BEGIN Supplied passage

Sunday, December 22, 2024
Startups

OMERS Ventures didn’t exit Europe because of the market — but it had good reason to

A few weeks ago, Bloomberg reported that OMERS Ventures, the venture capital firm backed by the Ontario Municipal Employees’ Retirement System, was calling it quits in Europe just four years after opening a London office, hiring a team and setting aside $332 million to invest in the region.

At the outset, it may seem as if the lackluster state of the European venture market may have motivated the exit, but it appears that wasn’t the case. Instead, OMERS’ exit was rather due to logistics related to being a solo LP operation, a source familiar with the matter told TechCrunch+.

OMERS Ventures did not immediately respond to requests for comment.

Even though OMERS didn’t leave because of how things are in Europe right now, it wouldn’t have been that surprising if it did. The startup ecosystem in Europe doesn’t look that great at the moment, with lower deal and exit activity than the U.S., which itself is struggling.

Europe had only 1,332 deals in the first half of 2023, marking a decrease of 34.2% from the second half of 2022 and a decline of 60.8% compared to the same period a year earlier, according to PitchBook. The U.S. is the world’s biggest startup market at the moment, but the difference in deal count and activity is stark, even accounting for the general slowdown: The U.S. had 6,514 deals close in the first half of 2023.

European startups also seem to be finding it hard to exit, or are at least unable to land deals at valuations they might like. Through the first half of this year, startup exits only generated €3.5 billion ($3.8 billion) in total. If things don’t improve soon, the European market will not be able to surpass, or even match, the exit volume of any year from the last decade.

Investors from elsewhere in the world seem less interested, too. U.S. investors participated in 746 deals in Europe in the first half of 2023. compared to 1,704 a year earlier, according to PitchBook data. Given how much U.S. investors have pulled back from the region, OMERS wouldn’t have been out of place had it done so because of market conditions.

END Supplied passage

* Work task A
Decide whether each statement below agrees with the article on OMERS Ventures leaving Europe, answering yes or no and quoting the words of the article that decide it: (i) OMERS Ventures set aside $332 million to invest in Europe. (ii) The source cited in the article attributed the exit to the weak European venture market. (iii) Europe's deal count in the first half of 2023 was higher than in the second half of 2022.
* Work task B
Print the article on OMERS Ventures leaving Europe from "At the outset, it" up to and including "itself is struggling.".

BEGIN Data shown

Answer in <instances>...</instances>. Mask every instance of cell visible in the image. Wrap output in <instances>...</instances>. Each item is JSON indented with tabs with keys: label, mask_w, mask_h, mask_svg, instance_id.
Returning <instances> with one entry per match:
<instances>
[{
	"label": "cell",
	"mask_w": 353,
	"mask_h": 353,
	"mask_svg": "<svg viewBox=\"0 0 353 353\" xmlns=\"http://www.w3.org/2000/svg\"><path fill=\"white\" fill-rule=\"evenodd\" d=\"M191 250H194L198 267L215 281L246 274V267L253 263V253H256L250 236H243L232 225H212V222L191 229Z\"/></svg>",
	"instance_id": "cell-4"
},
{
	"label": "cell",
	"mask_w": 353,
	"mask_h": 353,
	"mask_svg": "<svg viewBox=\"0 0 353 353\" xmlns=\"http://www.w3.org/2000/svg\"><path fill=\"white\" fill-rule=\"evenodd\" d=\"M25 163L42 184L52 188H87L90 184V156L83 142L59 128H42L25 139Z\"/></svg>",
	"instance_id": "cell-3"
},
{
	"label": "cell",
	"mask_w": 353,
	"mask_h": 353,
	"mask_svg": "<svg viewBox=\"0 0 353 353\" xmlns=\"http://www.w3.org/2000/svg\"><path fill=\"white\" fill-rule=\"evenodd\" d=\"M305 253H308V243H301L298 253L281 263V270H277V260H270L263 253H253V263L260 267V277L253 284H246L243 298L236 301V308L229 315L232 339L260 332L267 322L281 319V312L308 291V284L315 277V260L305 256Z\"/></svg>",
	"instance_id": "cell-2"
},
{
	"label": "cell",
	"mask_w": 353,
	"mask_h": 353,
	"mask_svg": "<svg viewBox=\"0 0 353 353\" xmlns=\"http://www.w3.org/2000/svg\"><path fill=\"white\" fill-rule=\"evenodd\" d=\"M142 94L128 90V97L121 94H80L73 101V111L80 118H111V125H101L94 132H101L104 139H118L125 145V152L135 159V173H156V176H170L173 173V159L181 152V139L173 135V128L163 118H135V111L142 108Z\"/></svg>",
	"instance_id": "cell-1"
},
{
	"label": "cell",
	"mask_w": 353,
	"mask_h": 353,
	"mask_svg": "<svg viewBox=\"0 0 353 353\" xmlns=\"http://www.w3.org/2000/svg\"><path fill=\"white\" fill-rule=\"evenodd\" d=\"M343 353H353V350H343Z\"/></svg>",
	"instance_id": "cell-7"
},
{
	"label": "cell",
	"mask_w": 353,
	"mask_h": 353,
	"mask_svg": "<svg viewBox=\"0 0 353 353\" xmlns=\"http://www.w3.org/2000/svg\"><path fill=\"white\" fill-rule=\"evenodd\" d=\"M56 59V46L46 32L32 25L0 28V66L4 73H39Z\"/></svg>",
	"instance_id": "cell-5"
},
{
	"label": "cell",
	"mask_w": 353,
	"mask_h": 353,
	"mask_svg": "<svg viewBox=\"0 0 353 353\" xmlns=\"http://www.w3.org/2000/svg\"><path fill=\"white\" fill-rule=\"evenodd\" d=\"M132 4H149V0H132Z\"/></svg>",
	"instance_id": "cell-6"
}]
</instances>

END Data shown

* Written reply A
(i) Yes: "setting aside $332 million to invest in the region"
(ii) No: "OMERS’ exit was rather due to logistics related to being a solo LP operation"
(iii) No: "marking a decrease of 34.2% from the second half of 2022"

* Written reply B
At the outset, it may seem as if the lackluster state of the European venture market may have motivated the exit, but it appears that wasn’t the case. Instead, OMERS’ exit was rather due to logistics related to being a solo LP operation, a source familiar with the matter told TechCrunch+.

OMERS Ventures did not immediately respond to requests for comment.

Even though OMERS didn’t leave because of how things are in Europe right now, it wouldn’t have been that surprising if it did. The startup ecosystem in Europe doesn’t look that great at the moment, with lower deal and exit activity than the U.S., which itself is struggling.